I have a binary classification task where the goal is to build a classifier that outputs the probability of a patient to develop symptoms based on several predictors. My dataset is comprised of 790 examples. I decided to do a stratified 80/20 holdout split (knowing that 20% could potentially lead to biased generalization performance estimates, see point 2 below).
I selected several learning algorithms to try out (e.g RF, XGB and SVC) and I performed nested CV on the training set to get the best algorithm and model (suppose the one having the highest value of a specific metric, could be ROCAUC for example). Then, I performed the hyperparameter tuning on the best model using the whole training set (as suggested here) with the same specifications as the inner model selection of the nested procedure. Finally, I fitted the final model with the best parameters found with this last tuning on the whole training set.
Now, regarding the estimation of the generalization performance, I can predict on the holdout test set and compute metrics such as F2, ROCAUC and so on. As far as I know, holdout random split of the dataset is not advised on small datasets (Harrel et al. 2016) since it could lead to suboptimal performance due to the fact that there is less data for training essentially.
- Suppose we still perform holdout split and that I want to compute confidence intervals empirically (not with the normal approx. method). I've recently found the great work of Dr. Sebastian Raschka (github) where he compares different bootstrap strategies, one of which consists in bootstrapping the predictions of the test set (4.1.5), avoiding to retrain the model every time. In 4.1.1, in the setup step for bootstrapping the training set he says:
If you don't tune your model on the training set, you actually don't need a test set for this approach
Since I actually have tuned my model on the training set via nested CV, I though the only viable way to computing confidence intervals was by using test set method.
What are your thoughts ?
- Can I compute confidence intervals by bootstrapping the training set even after I used it to tune the hyperparameters ?
- In this case, wouldn't the test set be "useless", since the generalization estimate compute on the test set would be biased ?

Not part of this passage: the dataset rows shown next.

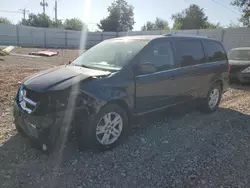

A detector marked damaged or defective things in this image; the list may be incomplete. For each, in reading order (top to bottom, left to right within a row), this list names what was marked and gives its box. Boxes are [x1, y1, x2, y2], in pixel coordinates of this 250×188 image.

dented hood [23, 65, 111, 91]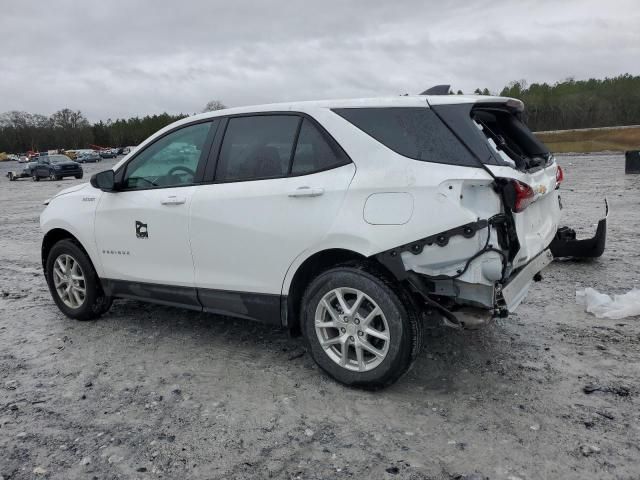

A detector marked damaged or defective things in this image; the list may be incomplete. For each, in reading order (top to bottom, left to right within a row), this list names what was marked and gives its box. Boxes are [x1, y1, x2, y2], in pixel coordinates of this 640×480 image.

damaged rear of suv [40, 94, 604, 390]
broken taillight [510, 180, 536, 212]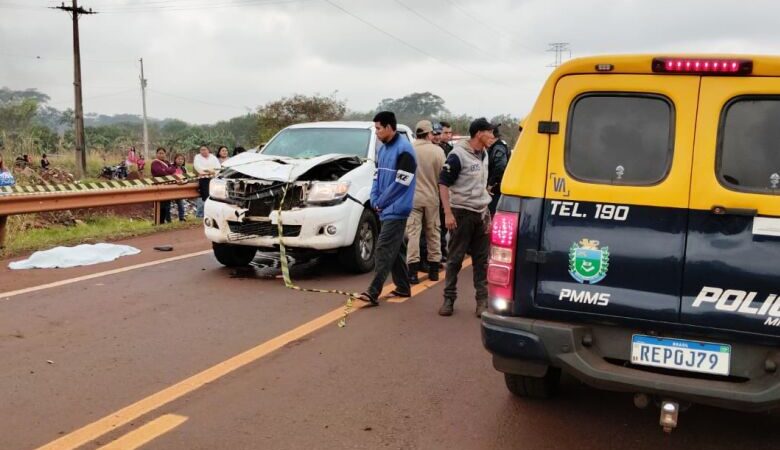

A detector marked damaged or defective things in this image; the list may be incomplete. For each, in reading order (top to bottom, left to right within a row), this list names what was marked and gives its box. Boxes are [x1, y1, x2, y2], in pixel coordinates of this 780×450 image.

damaged white pickup truck [204, 121, 418, 272]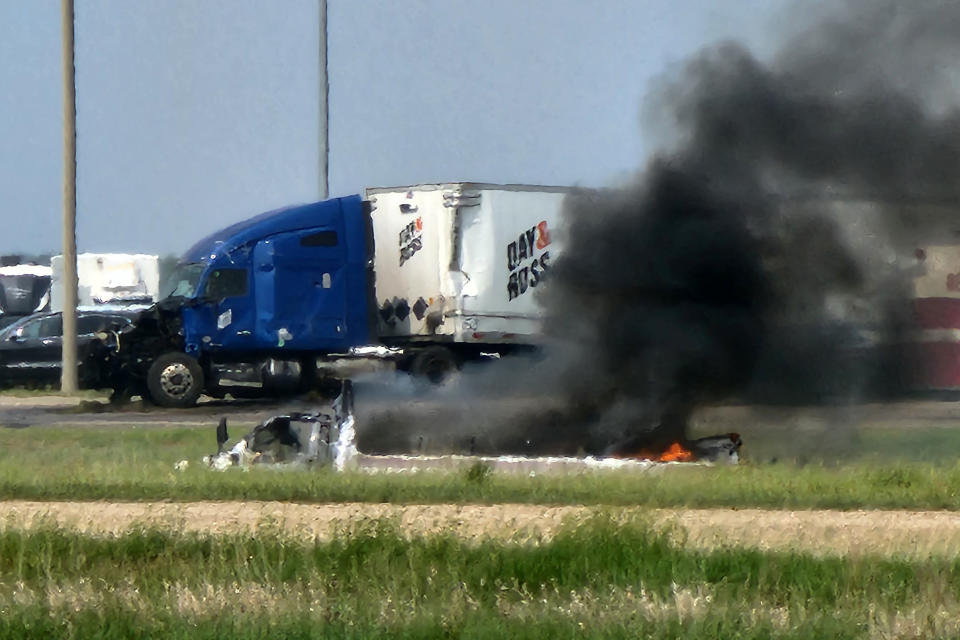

- What I could do to address this last point is to perform the holdout split several times, let's say 200 times, each time with a different seed, train the final model obtained at the end of the procedure, computing predictions on the test set and bootstrapping those predictions. At the end I have 200 "bootstrap scores" that I can take the average of. Would this procedure be correct ?
- Since my dataset is pretty small, can I avoid splitting in training and test set ? In other words, can I perform algorithm-and-model selection via nested CV and model evaluation + computing confidence intervals all on the same dataset without incurring in biased estimates ?
If you can point me out to any peer-reviewed literature it would be awesome.